Chiny w obliczu narastającego kryzysu płodności
Starzejąca się populacja spowodowała zakończenie polityki jednego dziecka – ale wskaźnik urodzeń pozostaje uparcie niski

Ed Jones/AFP/Getty Images
Chiny stoją w obliczu kryzysu płodności, który zagraża ich pozycji najludniejszego kraju na świecie.
Według CIA World Factbook, całkowity wskaźnik dzietności w Chinach wyniósł 1,6 dziecka na kobietę w 2017 roku, mniej niż w USA i Wielkiej Brytanii i znacznie mniej niż 2,1% potrzebne do utrzymania stabilnej populacji.
W ostatnich latach chińskie władze dążyły do zwiększenia wskaźnika urodzeń, najpierw poprzez zniesienie kontrowersyjnej, wieloletniej polityki jednego dziecka w 2015 r., a następnie w tym roku znosząc drakońską Komisję Planowania Rodziny, która egzekwowała tę politykę.
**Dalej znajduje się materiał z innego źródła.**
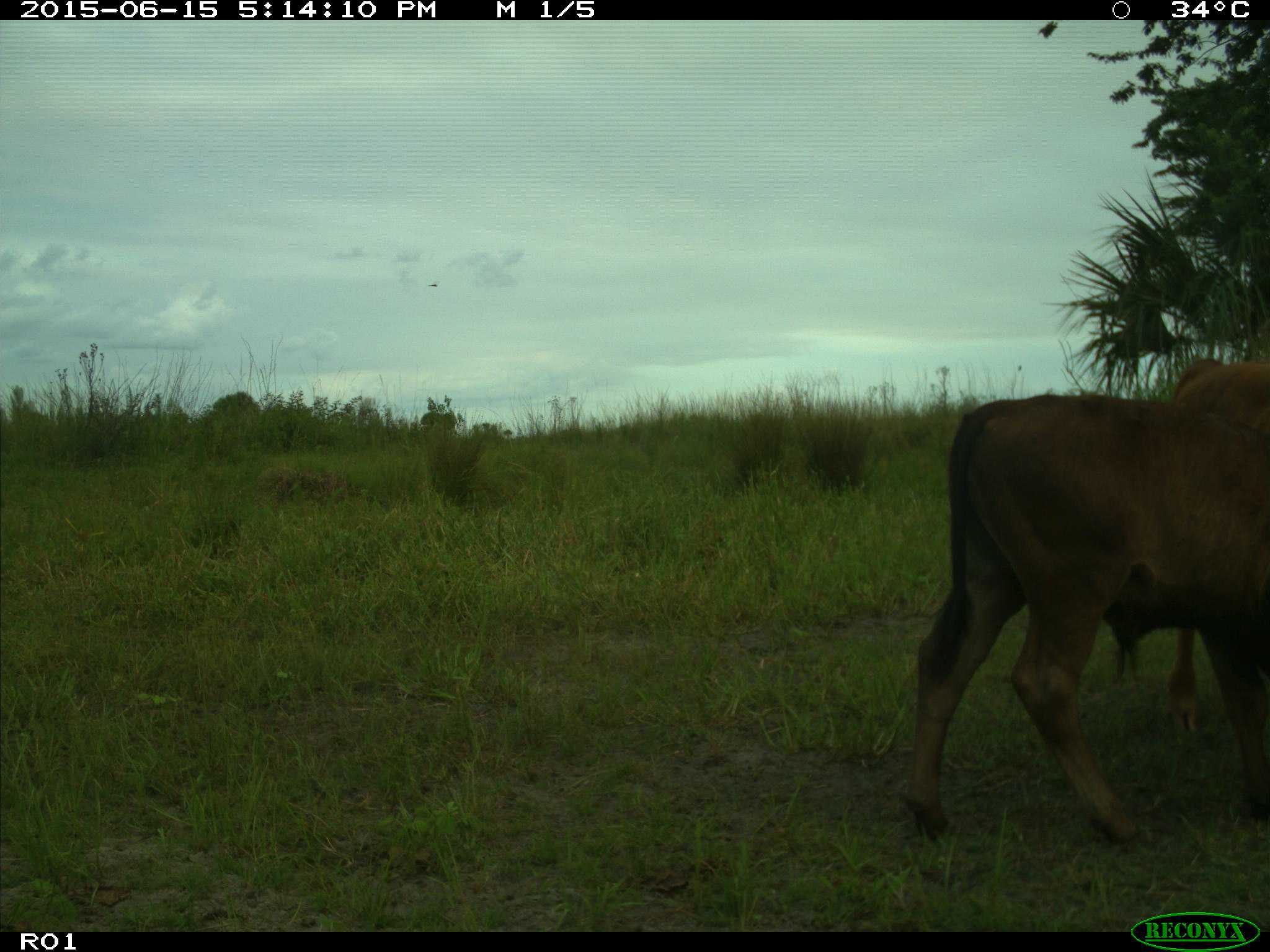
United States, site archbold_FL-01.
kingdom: Animalia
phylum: Chordata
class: Mammalia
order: Artiodactyla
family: Bovidae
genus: Bos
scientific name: Bos taurus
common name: domestic cow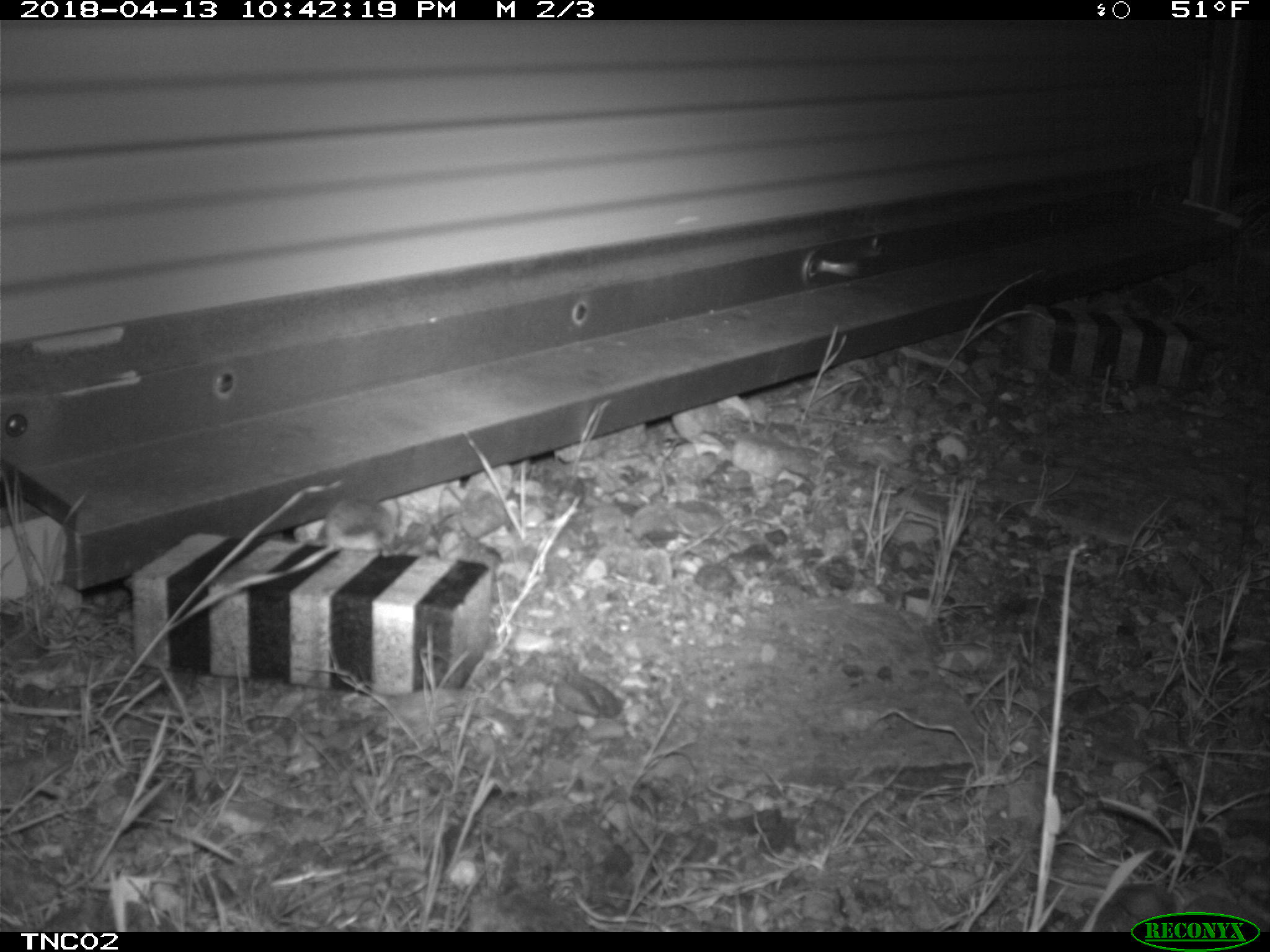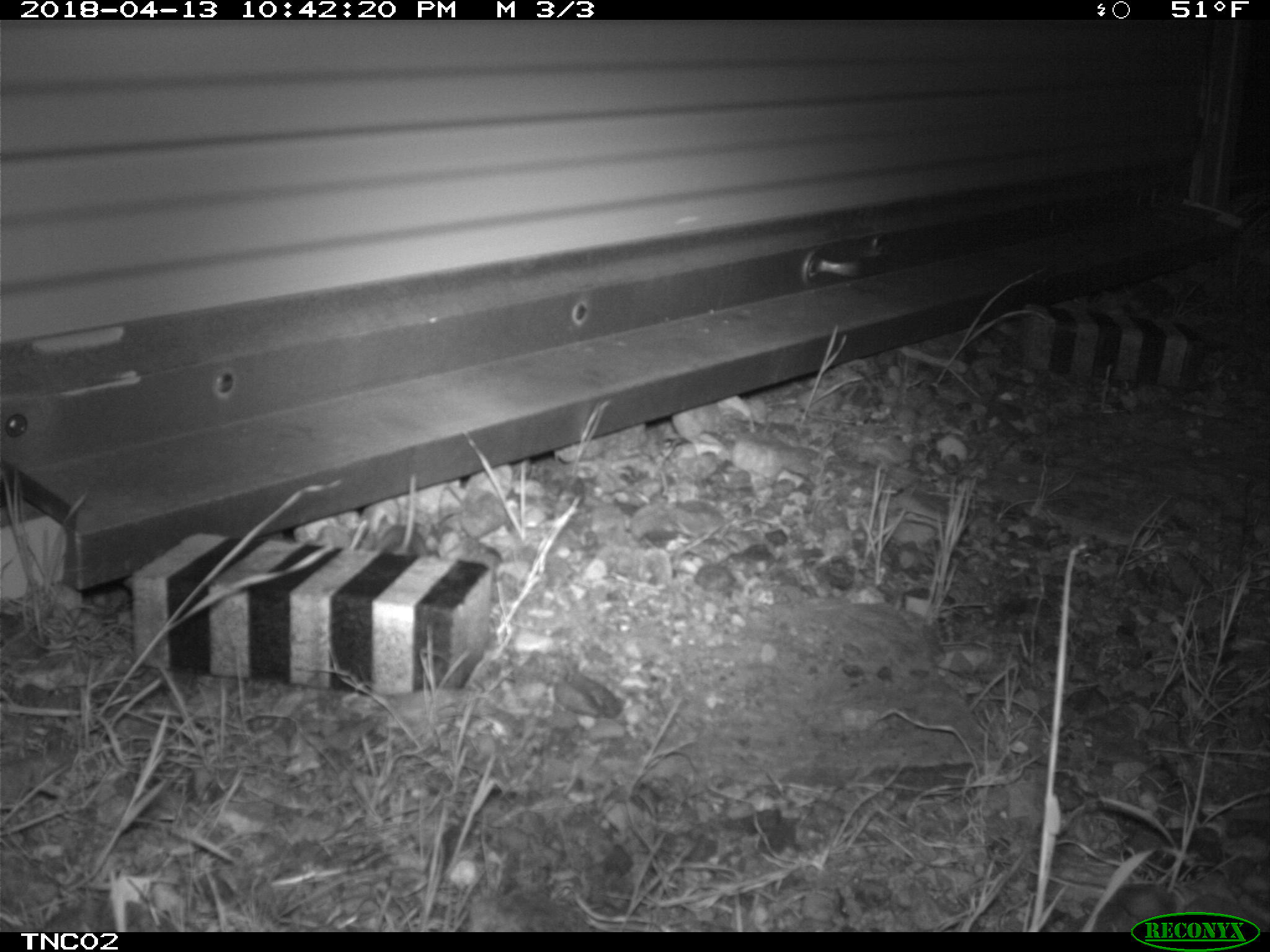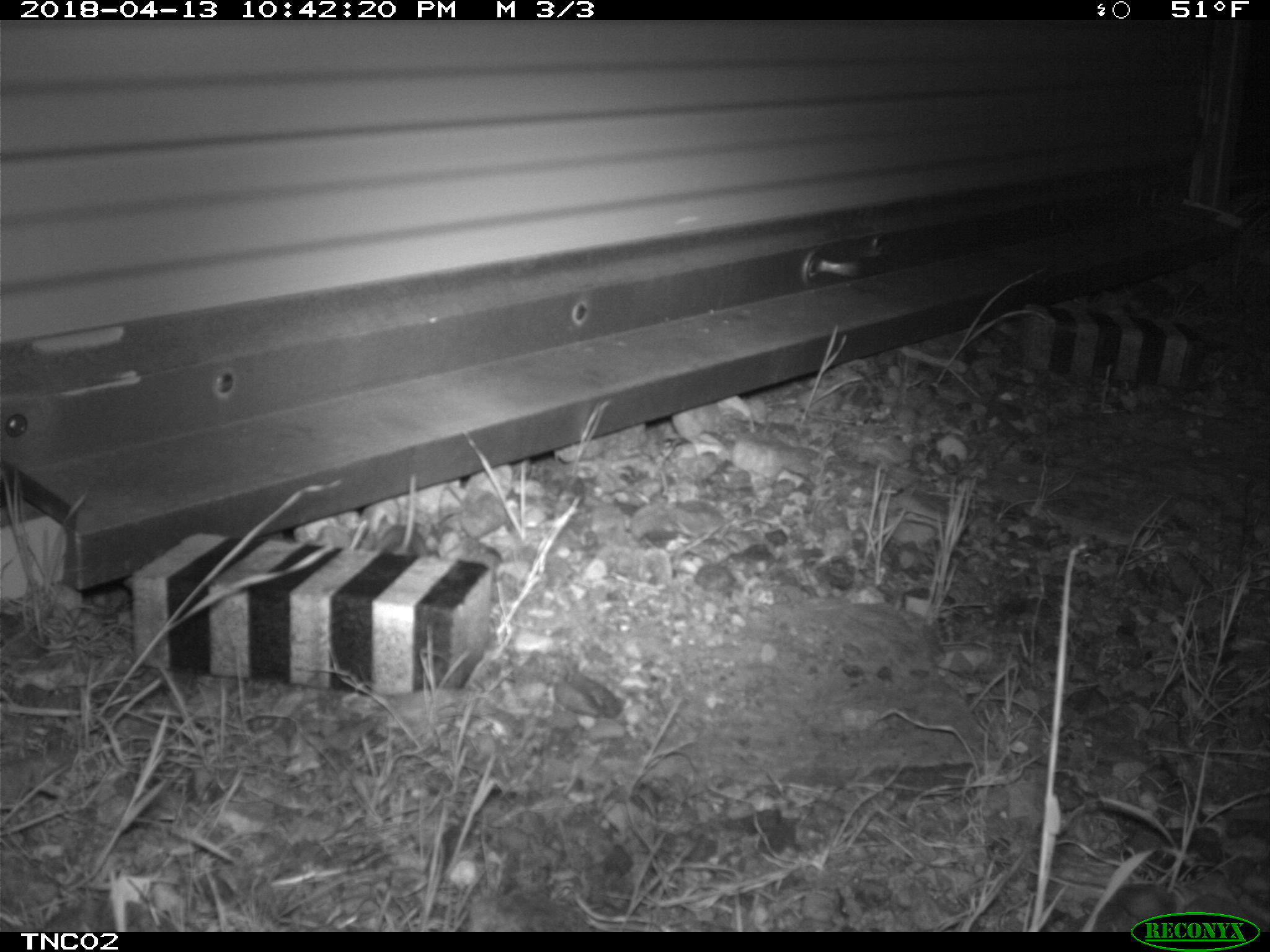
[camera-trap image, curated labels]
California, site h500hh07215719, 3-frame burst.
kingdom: Animalia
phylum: Chordata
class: Mammalia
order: Rodentia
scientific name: Rodentia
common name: rodent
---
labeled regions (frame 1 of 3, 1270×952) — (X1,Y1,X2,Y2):
rodent: (288,498,394,573)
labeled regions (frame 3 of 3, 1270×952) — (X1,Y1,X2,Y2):
rodent: (379,472,428,557)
Jednak skutki polityki jednego dziecka okazują się trudniejsze do przezwyciężenia, zwłaszcza że więcej kobiet decyduje się na posiadanie dzieci w późniejszym życiu ze względu na wysokie koszty utrzymania, długie godziny pracy, nieprzyjazną politykę macierzyńską i wysokie koszty opieki nad dziećmi.
CNN mówi, że kwestie środowiskowe, w tym zanieczyszczenie, mogą również być czynnikami, szczególnie w przypadku niepłodności męskiej.
Nadawca twierdzi, że kolejną konsekwencją polityki jednego dziecka jest odwrócona piramida populacji , przy malejącej liczbie pracowników, aby wspierać starzejącą się populację.
Innym problemem jest 40% wskaźnik poczęć w Chinach, znacznie poniżej krajów takich jak Stany Zjednoczone, Tajlandia i Malezja, które mają 60% do 65%, według raportu Qianzhan Industry Research Institute.
ten kryzys płodności doprowadziło do gwałtownego wzrostu liczby licencjonowanych przez rząd klinik oferujących leczenie in vitro i wzrostu liczby chińskich par, które chcą kontynuować leczenie bezpłodności za granicą, z USA i Tajlandią w czołówce.
Zrodził także nowy reality show, Pokaz płodności UFO , który okazał się mało prawdopodobnym hitem, przyciągając 43 miliony widzów, kiedy po raz pierwszy został wyemitowany na początku tego roku.